PROVIDED PASSAGE ->

────────

UC Berkeley News


News Briefs

22 March 2006

Berkeleyan takes a break

We're taking spring break off next week, but will return to publication on Thursday, April 6.

UC Davis chancellor survives 'no-confidence' challenge

An effort to oust UC Davis Chancellor Larry Vanderhoef on charges that he committed ethical improprieties was defeated Monday, March 13. Tenured and tenure-track faculty at the Davis campus voted down a "no-confidence" resolution, which accused Vanderhoef of "unwillingness to acknowledge a serious impropriety in handling the case of former vice chancellor for university relations, Celeste Rose" and attempting "to conceal a settlement that has done irreparable damage to the image of UC Davis." Of the 1,054 faculty members who submitted valid ballots, 320 (30.4 percent) approved the resolution and 734 (69.6 percent) voted against.

Vanderhoef came under attack for his role in approving a secret agreement concerning Rose. The latter was dismissed but kept on the payroll - at an annual salary of $205,000 plus benefits - for two years as "senior adviser to the chancellor" (a role with no job description or regular duties).

────────

DATA FOR ANALYSIS ->

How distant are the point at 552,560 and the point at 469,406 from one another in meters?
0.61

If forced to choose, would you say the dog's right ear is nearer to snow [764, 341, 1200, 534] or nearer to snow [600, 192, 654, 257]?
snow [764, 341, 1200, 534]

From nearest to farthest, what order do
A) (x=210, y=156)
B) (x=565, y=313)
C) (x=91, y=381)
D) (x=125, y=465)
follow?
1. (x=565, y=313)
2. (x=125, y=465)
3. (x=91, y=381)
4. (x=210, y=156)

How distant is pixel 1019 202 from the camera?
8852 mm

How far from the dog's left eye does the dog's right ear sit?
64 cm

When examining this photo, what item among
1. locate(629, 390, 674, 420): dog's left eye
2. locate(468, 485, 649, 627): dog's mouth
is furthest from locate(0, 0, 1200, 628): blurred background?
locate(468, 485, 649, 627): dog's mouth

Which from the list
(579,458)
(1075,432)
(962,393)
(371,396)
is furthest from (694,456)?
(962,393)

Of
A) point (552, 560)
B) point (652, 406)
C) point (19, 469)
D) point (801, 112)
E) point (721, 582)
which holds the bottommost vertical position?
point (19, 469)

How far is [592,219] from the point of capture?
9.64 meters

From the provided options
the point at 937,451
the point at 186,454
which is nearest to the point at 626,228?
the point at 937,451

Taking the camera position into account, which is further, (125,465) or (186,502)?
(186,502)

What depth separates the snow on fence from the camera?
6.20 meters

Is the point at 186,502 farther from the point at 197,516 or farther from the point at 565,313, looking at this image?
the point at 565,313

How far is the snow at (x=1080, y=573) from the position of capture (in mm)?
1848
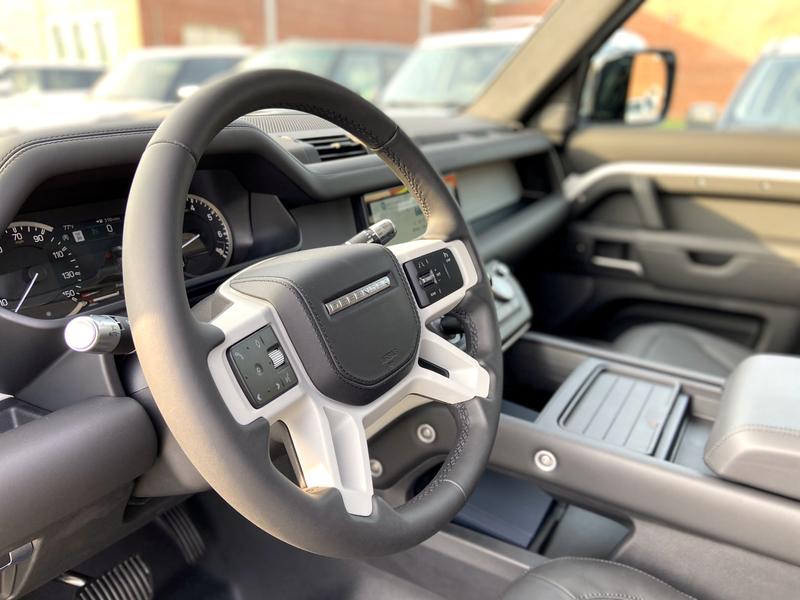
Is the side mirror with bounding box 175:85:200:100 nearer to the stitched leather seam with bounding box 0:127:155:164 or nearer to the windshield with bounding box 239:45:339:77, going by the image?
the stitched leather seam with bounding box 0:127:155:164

────────

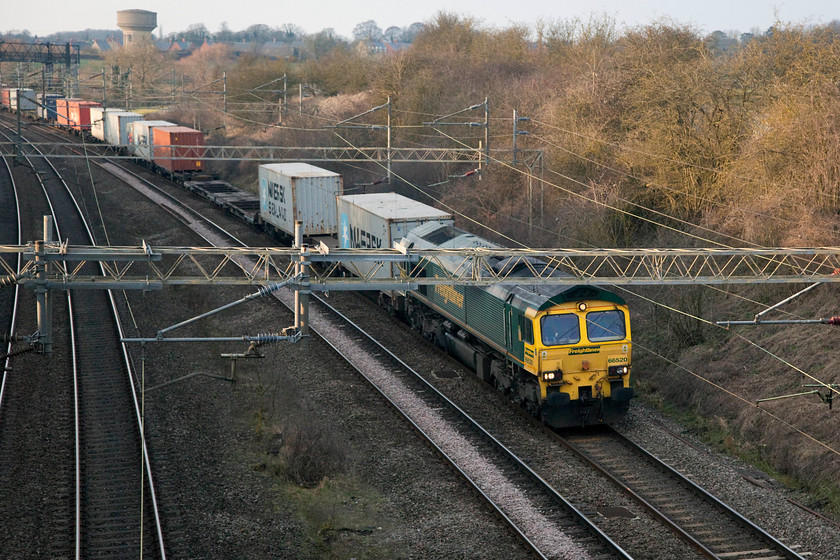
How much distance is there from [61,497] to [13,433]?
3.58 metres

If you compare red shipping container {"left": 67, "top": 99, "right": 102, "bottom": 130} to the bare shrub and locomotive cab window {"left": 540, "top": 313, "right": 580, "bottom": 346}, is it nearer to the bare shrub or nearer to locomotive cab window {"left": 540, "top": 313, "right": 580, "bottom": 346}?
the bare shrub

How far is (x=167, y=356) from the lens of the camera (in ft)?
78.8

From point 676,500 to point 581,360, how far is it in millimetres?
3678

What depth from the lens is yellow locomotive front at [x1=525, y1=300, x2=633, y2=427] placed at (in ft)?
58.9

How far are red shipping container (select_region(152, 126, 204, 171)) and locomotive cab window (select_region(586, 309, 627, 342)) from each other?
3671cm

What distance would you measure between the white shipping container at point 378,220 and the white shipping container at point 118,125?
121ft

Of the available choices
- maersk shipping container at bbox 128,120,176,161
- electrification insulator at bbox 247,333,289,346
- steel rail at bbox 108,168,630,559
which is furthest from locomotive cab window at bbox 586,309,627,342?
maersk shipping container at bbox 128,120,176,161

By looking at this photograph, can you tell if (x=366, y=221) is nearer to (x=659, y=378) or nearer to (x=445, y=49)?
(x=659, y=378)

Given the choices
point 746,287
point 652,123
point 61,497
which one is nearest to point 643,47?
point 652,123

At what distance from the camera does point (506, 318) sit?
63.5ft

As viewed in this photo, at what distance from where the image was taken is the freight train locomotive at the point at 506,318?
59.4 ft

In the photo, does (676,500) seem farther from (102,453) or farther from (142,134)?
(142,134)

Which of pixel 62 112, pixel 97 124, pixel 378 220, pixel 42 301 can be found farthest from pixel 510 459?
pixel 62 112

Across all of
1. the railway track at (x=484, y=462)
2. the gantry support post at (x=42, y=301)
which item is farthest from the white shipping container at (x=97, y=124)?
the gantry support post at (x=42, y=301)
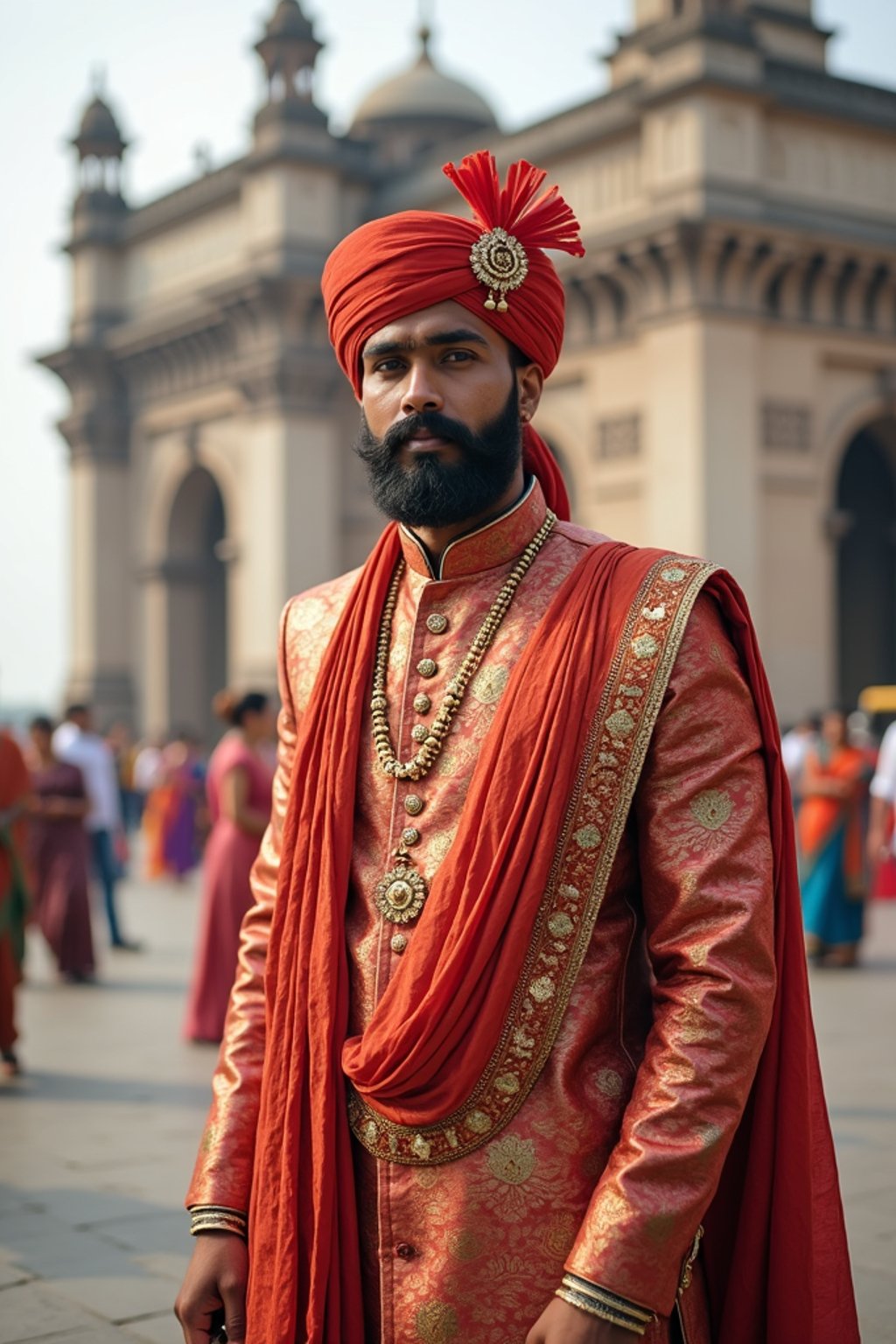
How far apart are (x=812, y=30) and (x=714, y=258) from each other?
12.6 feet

────────

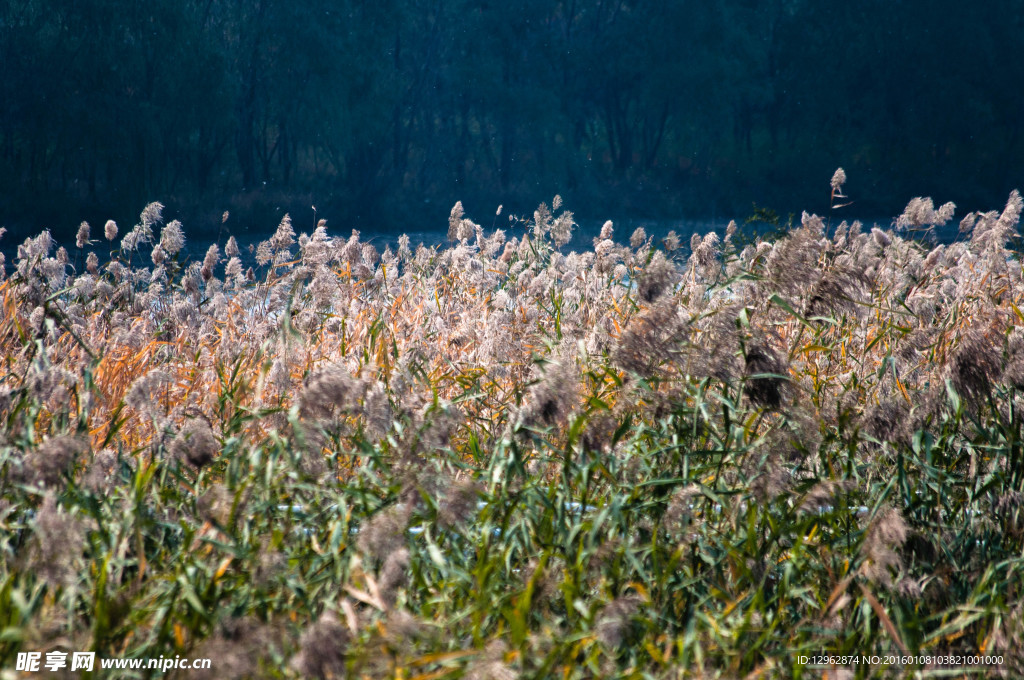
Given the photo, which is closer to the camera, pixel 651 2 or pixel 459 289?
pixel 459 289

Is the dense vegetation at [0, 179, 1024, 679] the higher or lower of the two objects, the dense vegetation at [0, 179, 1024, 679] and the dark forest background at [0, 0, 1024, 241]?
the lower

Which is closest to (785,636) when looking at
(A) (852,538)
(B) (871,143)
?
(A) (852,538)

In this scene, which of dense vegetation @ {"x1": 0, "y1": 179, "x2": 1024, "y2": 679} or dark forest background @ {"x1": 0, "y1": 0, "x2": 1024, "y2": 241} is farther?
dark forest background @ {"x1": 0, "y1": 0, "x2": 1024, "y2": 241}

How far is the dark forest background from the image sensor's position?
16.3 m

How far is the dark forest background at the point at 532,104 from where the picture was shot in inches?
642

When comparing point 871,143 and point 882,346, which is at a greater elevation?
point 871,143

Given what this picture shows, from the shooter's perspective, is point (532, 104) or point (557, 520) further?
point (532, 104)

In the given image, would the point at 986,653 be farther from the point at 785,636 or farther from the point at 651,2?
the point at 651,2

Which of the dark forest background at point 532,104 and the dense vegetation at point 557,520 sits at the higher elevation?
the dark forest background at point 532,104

────────

TASK TO COMPLETE -> Reproduce the news briefs text between "Berkeleyan takes a" and "percent) voted against.", inclusive.

TASK RESPONSE ->
Berkeleyan takes a break

We're taking spring break off next week, but will return to publication on Thursday, April 6.

UC Davis chancellor survives 'no-confidence' challenge

An effort to oust UC Davis Chancellor Larry Vanderhoef on charges that he committed ethical improprieties was defeated Monday, March 13. Tenured and tenure-track faculty at the Davis campus voted down a "no-confidence" resolution, which accused Vanderhoef of "unwillingness to acknowledge a serious impropriety in handling the case of former vice chancellor for university relations, Celeste Rose" and attempting "to conceal a settlement that has done irreparable damage to the image of UC Davis." Of the 1,054 faculty members who submitted valid ballots, 320 (30.4 percent) approved the resolution and 734 (69.6 percent) voted against.